Milady
I had a reason for going home. Not that I wasn’t sick of the silences and secrets that hung in the air between us until we were all nearly choking on them. We were all so careful not to say anything that would upset the balance we had somehow won for ourselves. Well, I was fed up with it, and ready to unbalance, disturb and undo any amount of careful, cautious equilibrium.
However, I did have another reason. Mother’s house, the first home we had ever known, and the place that would always mean home to me, was also, I felt, the place where all the secrets started. I had some time ago begun to suspect that Mother’s story and the beast’s were one and the same.
If I had any imagination at all I think I would have been afraid to walk up to the dark house of the edge of the forest alone. We had kept no servants in the house since Mother died and we moved away, and the place had been shut up for years, with only the occasional cleaning and upkeep by an ageing couple from the village.
I had left the coach at the inn to be brought round tomorrow; there wasn’t a man, woman or child who would venture out here after dark now. I took a bag over my shoulder and an unfortunately awkward case to carry and made my way along the few miles from the inn to the house. About halfway along the journey I began to think that I had made a mistake; either the route had grown longer in the years I had been gone, or I was less used to walking. The way was quiet – uncannily so, I suppose, but I appreciated the calm. This at least was a natural silence, in contrast to the strain I had experienced at home in the city.
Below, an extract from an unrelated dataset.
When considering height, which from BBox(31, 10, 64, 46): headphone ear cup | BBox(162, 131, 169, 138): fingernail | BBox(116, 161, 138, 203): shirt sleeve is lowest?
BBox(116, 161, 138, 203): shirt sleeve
I came to the house long after the sun had set, and the moon was hidden behind the trees. The house was one large shadow amongst the overall gloom, not looming precisely, but lurking. I let myself in the front door; the key was stiff and the door nearly stuck halfway, so I had to push the bag and case in first and squeeze myself around afterwards. I lit a candle; all of the furniture in the house was covered up against the dust and the years. Hob might have seen numerous white, ghostly women or pale phantom dancers filling each empty room, but I saw only furniture under white sheets by the candle flickering in the draughts that whistle through the old house.
I was there to look for secrets, but it was late now, as well as dark, and I felt somehow that it would be better to wait for the light. At the least, it would be easier to see what I was doing.
The next morning, after the coach had been brought round, my baggage unloaded, the coach put away and the horses ridden back to the inn, I started my hunt. I left all of my luggage right where it was in the hall; I had brought nearly everything I owned, in an effort to separate myself from the house in the city, so it was quite a pile. David had promised to join me as soon as I wrote to him – in turn I had promised not to take too long. I hoped I would not need to.
I went up to the attic. All three of us have always had a certain affinity for attics – as children we were never happier than when rooting around in the decades of flotsam and jetsam that had been abandoned up there, and the nature of attics, filled with parcels, trunks and every sort of box made them excellent places to play house, or castle, or even haunted forest and troll bridge. Mother had liked our games too, and I thought that if she had left anything behind, it would be there. After all, the rest of the house had been stripped of everything but the heaviest furniture after her death, and it had only been replaced sporadically since.
The attic was fairly well lit by rays of sun streaming in through the cobwebbed skylights. There were five on each side of the roof, which ran the whole length of the house, and Father had once said they must have cost an absolute fortune to put in – if we could have sold them we would not have had to worry about money for a year. I never found out why they had been put in, but we had been glad of them as children and I was glad of them now.